Work request
Word for word, copy out the data below, omitting pictures.

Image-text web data
- - - -
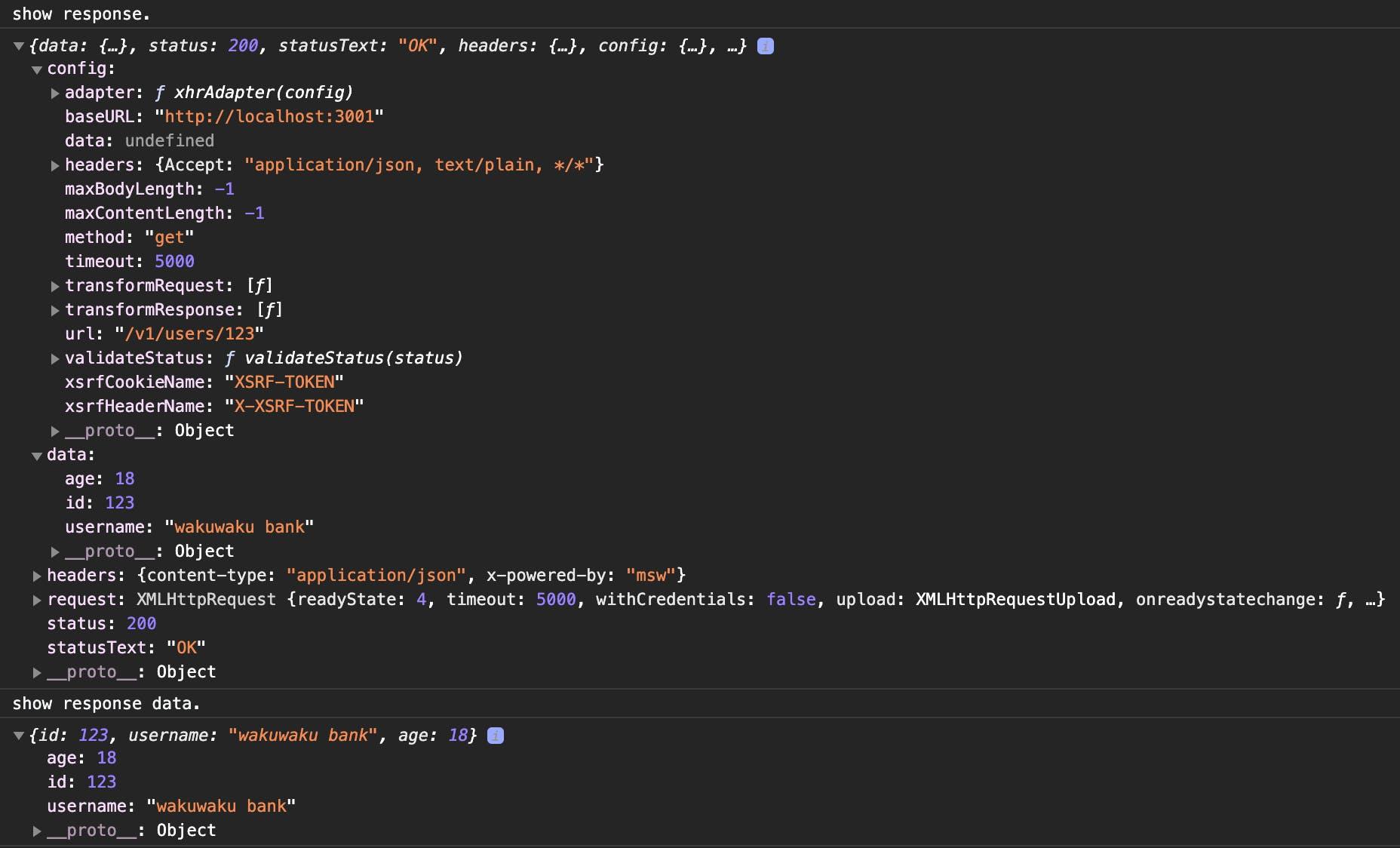 769-javascript-axios_00_get.png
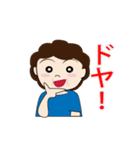 動く!ダイエットおばさん 3(個別スタンプ:22)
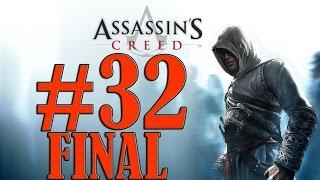 Assassin's Creed 1-PC-Memory Block Seven:Eliminando Al Mualim(32)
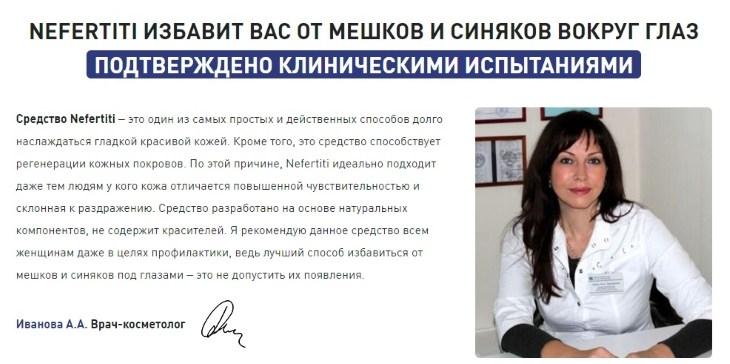 Результаты средства Нефертити подтверждены клинически
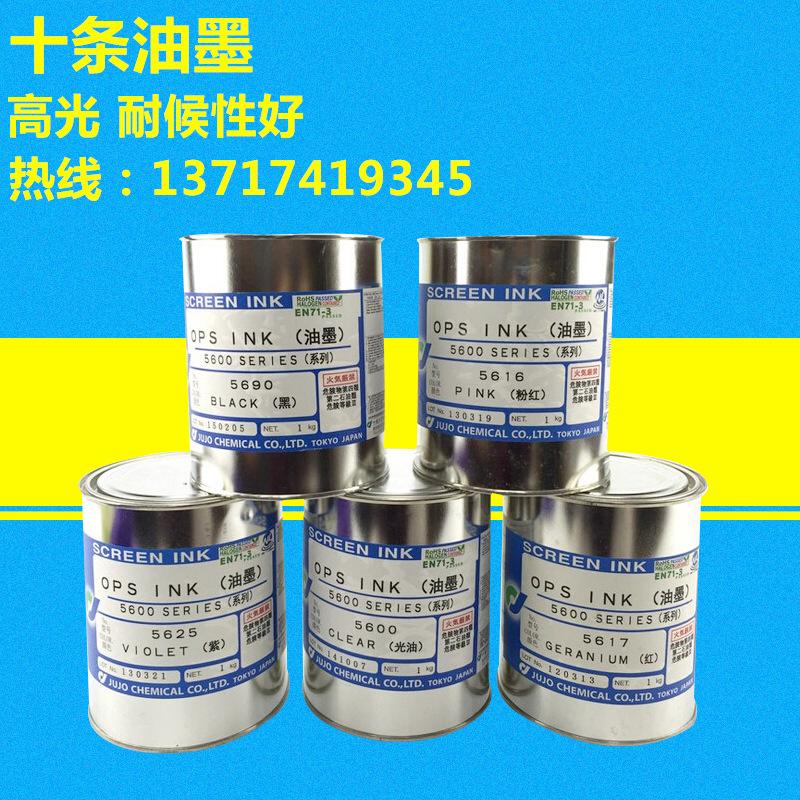 十条油墨 FM-3107高浓度白 OPS-5690黑色厂家直销
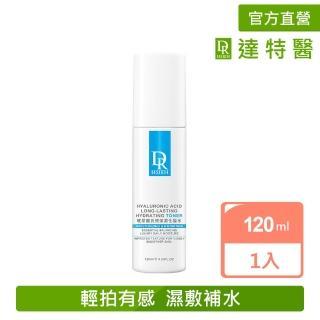 【Dr.Hsieh 達特醫】玻尿酸長效保濕化妝水(120ml)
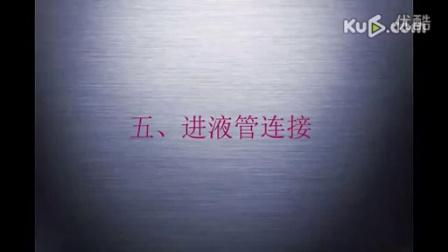 液体菌种如何偿液体菌种接种器流水线半自动接� 在线观看_高清视频食用菌shiyongjun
- - - -
The completed task
 769-javascript-axios_00_get.png
 動く!ダイエットおばさん 3(個別スタンプ:22)
 Assassin's Creed 1-PC-Memory Block Seven:Eliminando Al Mualim(32)
 Результаты средства Нефертити подтверждены клинически
 十条油墨 FM-3107高浓度白 OPS-5690黑色厂家直销
 【Dr.Hsieh 達特醫】玻尿酸長效保濕化妝水(120ml)
 液体菌种如何偿液体菌种接种器流水线半自动接� 在线观看_高清视频食用菌shiyongjun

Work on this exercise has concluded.